**VORGEGEBENER TEXT:**
Nichts weniger als das stärkste Flugzeug-Triebwerk der Welt will Rolls Royce noch in diesem Jahrzehnt zum Einsatz bringen. Es soll bis zu 100 000 PS übertragen, ein Quantensprung in der zivilen Luftfahrt. Zum Vergleich: Soviel Kraft haben 500 Mittelklassewagen unter der Motorhaube. Im Idealfall könnte dieses Getriebe in Friedrichshafen gebaut – nicht von ZF, sondern von einer jungen Firma in einem nagelneuen Werk am Seewald.

„UltraFan“ heißt das Triebwerk, das in dieser Leistungsdichte noch niemand gebaut hat. Mehr noch: Es soll 25 Prozent weniger Sprit verbrauchen als die ersten Trent-Triebwerke von Rolls Royce, außerdem leichter und leiser sein. Nicht nur ein enormer Schub für umweltfreundlichere Jets, die auch deutlich weniger Treibhausgase emittieren. Es ist eine Pionierleistung, die genau dort vorbereitet, wo die Luftfahrt ihre Wiege hatte: in Friedrichshafen.
Prototypen gibt es bereits. „Auf dem Prüfstand im Testzentrum Dahlewitz haben wir 70 000 PS schon erreicht“, sagt Heike Liebe sichtlich stolz. Sie ist neben Darren Billings von Rolls-Royce die von Liebherr entsandte Geschäftsführerin der Aerospace Transmission Technologies GmbH (ATT). So heißt das 45-Mann-Unternehmen, das die Produktion des „UltraFan“-Getriebes entwickelt.

Die Firma gründeten 2015 Rolls Royce und die Liebherr Aerospace mit Sitz in Lindenberg/Allgäu; beide halten 50 Prozent der Anteile. Dabei steckt – historisch betrachtet – auch ein Stück ZF in dem Joint Venture. 1999 kaufte Liebherr Aerospace das Häfler Werk am Seewald der ZF-Luftfahrttechnik ab. In der Halle fertigt Liebherr bis heute Hubschraubergetriebe.

**GESPEICHERTE DATEN:**
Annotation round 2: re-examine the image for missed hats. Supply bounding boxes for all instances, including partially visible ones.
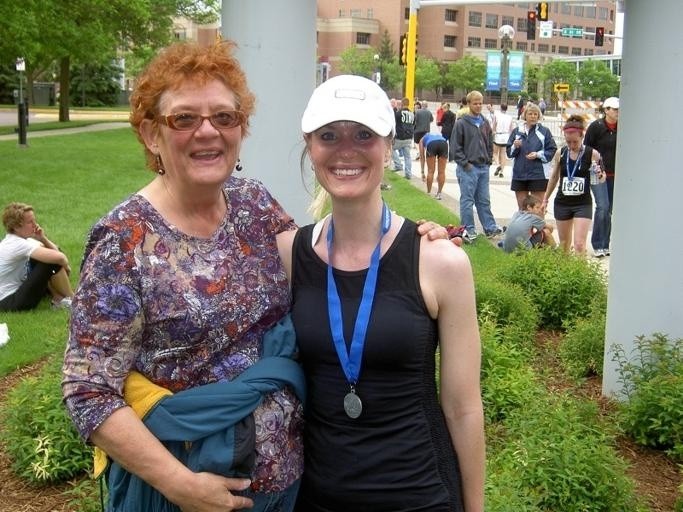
[298,72,401,141]
[600,96,621,110]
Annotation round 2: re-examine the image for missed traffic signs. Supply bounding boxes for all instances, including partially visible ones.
[555,85,570,92]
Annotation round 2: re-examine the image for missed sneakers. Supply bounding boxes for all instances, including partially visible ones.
[427,192,431,196]
[499,173,504,177]
[51,296,73,310]
[434,192,442,200]
[604,248,609,256]
[494,165,501,175]
[594,249,606,258]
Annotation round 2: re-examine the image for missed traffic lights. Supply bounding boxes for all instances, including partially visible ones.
[539,2,548,21]
[400,35,408,63]
[594,27,605,46]
[527,12,536,41]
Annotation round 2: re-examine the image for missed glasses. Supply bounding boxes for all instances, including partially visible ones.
[148,106,247,133]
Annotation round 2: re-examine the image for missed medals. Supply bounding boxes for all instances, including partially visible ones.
[324,198,391,420]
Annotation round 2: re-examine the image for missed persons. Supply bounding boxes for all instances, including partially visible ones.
[0,201,74,312]
[390,90,619,256]
[63,34,464,512]
[271,74,487,512]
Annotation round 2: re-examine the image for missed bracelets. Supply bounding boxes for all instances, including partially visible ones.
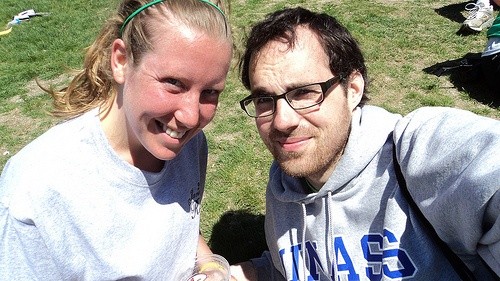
[198,261,226,273]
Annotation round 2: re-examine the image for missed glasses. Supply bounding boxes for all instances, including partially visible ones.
[240,70,348,119]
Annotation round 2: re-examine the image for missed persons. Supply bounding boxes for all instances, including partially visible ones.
[0,0,238,281]
[228,6,500,281]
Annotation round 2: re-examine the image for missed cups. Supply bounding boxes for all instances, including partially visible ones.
[174,254,232,281]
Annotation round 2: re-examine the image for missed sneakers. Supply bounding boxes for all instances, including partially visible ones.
[462,3,495,32]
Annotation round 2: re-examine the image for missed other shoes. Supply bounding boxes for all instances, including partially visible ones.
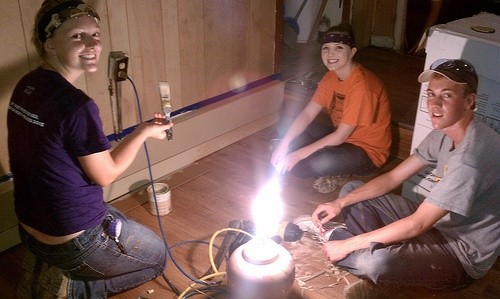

**AUFGABENSTELLUNG:** Führe den Text über das UltraFan-Triebwerk nach seinem letzten Satz weiter. Die Datensätze spielen hierfür keine Rolle.

**LÖSUNG:**
Zum Herzstück des „UltraFan“ gehört ein hochkomplexes, knapp ein Meter großes Zahnradgetriebe. „Da geht die ganze Kraft durch“, verdeutlicht Heike Liebe. Dieses Planetengetriebe schafft es erstmals in einem Flugzeugantrieb dieser Leistungsklasse, zwei unterschiedliche Geschwindigkeiten anzupassen. Der Vorteil dabei ist, dass der Bläser – das am Jet von außen sichtbare Schaufelrad des Triebwerks – dann am effektivsten arbeitet, wenn er sich viel langsamer dreht als die Turbine dahinter. Eine Technologie, die es in in dieser Größenklasse bisher nicht gibt, sagt Heike Liebe. Und sie stellt höchste Anforderungen an Material, Schmierung und Kühlung. Auch dafür hat die ATT-Geschäftsführerin einen passenden Vergleich. „Ein Zahnradpaar überträgt so viel Kraft wie ein ganzes Formel-1-Starterfeld mit allen seinen Boliden.“

ATT hat die Aufgabe, die Fertigung dieses Getriebes aufzubauen, was vielfach über die heutigen Möglichkeiten hinaus reicht. „Wir entwickeln dafür neue Verfahren“ sagt Heike Liebe. Die Anforderungen zum Beispiel an die Passgenauigkeit sind extrem: Wie stellt man einen Meter große Zahnräder quasi ohne Maßabweichungen her? „Unsere Toleranzen liegen im my-Bereich, das ist weniger als eine Haaresbreite“, erklärt die ATT-Chefin. Damit der Stahl extreme Hitze und Spannung aushält, wird er mehrfach erhitzt und gehärtet – eine Wissenschaft für sich. Dabei soll die Produktion des Hochleistungsgetriebes künftig weitestgehend automatisch und digital gesteuert laufen. An dieser Fabrik der Zukunft tüfteln die ATT-Ingenieure aus neun Ländern.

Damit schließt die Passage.